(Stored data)
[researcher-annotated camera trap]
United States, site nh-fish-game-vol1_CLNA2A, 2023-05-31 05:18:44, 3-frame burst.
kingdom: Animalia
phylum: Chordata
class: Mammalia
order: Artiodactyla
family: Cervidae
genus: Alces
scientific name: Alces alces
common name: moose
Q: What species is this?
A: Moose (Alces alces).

Activity: Set down every entry again, exactly as written.

Response below:
[researcher-annotated camera trap]
United States, site nh-fish-game-vol1_CLNA2A, 2023-05-31 05:18:44, 3-frame burst.
kingdom: Animalia
phylum: Chordata
class: Mammalia
order: Artiodactyla
family: Cervidae
genus: Alces
scientific name: Alces alces
common name: moose
Q: What species is this?
A: Moose (Alces alces).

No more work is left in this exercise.